Gareth Southgate’s side will now face Croatia in Moscow’s Luzhniki Stadium on Wednesday after overcoming a stubborn Sweden challenge in this quarter-final, with help from a magnificent display by goalkeeper Jordan Pickford.
Maguire, outstanding once more, broke the deadlock on the half-hour when another England set-piece bore fruit – Leicester City’s powerful defender flashing a header past Sweden keeper Robin Olsen from Ashley Young’s corner.
Everton keeper Pickford then snuffed out Sweden’s hopes of recovery with a superb save from Marcus Berg, before England sealed their victory after 58 minutes when Alli headed in Jesse Lingard’s cross at the far post.
Pickford denied Viktor Claesson and then Berg one more time to secure his first World Cup clean sheet as England closed out this landmark win with something to spare.
Southgate and his England players repeated the scenes from the dramatic penalty shootout win over Colombia as they celebrated in front of joyous supporters at the final whistle – one step closer to history and with expectation levels raised once more as they stand one game away from football’s greatest occasion.
The Three Lions are in the last four for only the third time.
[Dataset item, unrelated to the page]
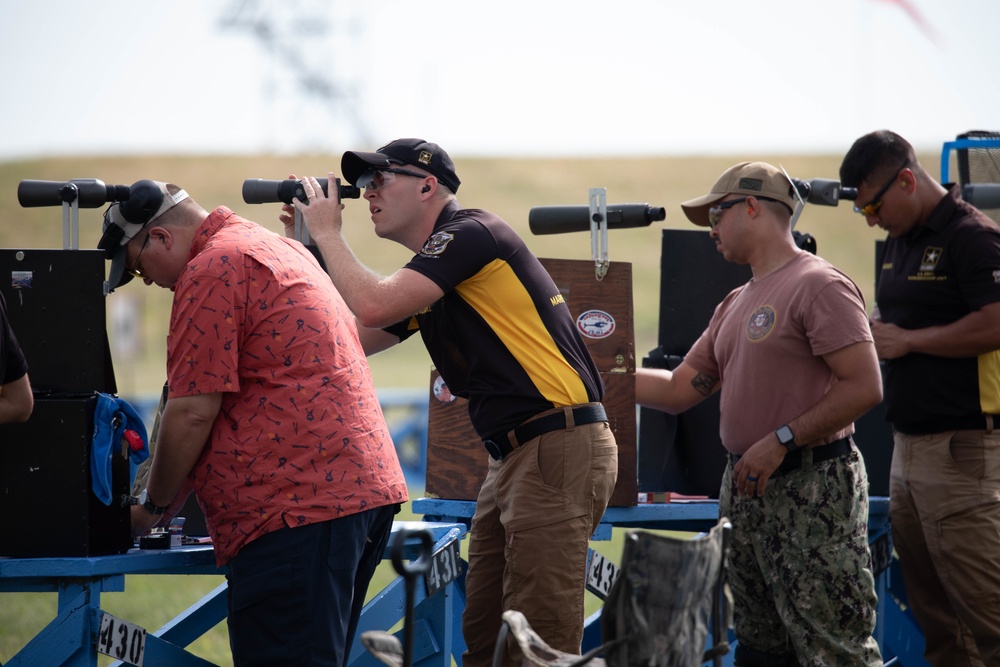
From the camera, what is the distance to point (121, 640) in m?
2.95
They went on to win their home tournament in 1966 but lost to West Germany on penalties in 1990.
But the peculiar way this World Cup has shaped up means they will now play the team ranked 20th in the world for a place in the final – against either Belgium or France.
England lay down a marker
England not only reached the World Cup semi-finals for the first time since Italia 90, they did the job under the pressure of the occasion and the requirement to back up the victory over Colombia on penalties in the last 16 – with all of the mental toll that will have taken.
It was not the perfect performance by any means. They started sluggishly and surely gave goalkeeper Pickford far too much work to do for Southgate’s liking in the second half.
On this day, with expectation rising and the unmistakable feeling around this sweeping Samara Stadium that the World Cup is really reaching the business end, England delivered.
Southgate will, of course, want those flaws addressed – but when the World Cup reaches the knockout stage it is the result that counts and England have now won two knockout games after failing to taste victory in one for 12 years.
They have fallen short on so many occasions that an England team who rises to the occasion are worthy of the highest praise.
England, for all the talk, knew they had this history to contend with and it is to the credit of the calm and measured Southgate that he has not only led the team with such confidence and composure, but he has now guided one of the most inexperienced squads here in Russia to the last four.
Southgate and England deserve huge credit – and now those expectation levels will rise even more.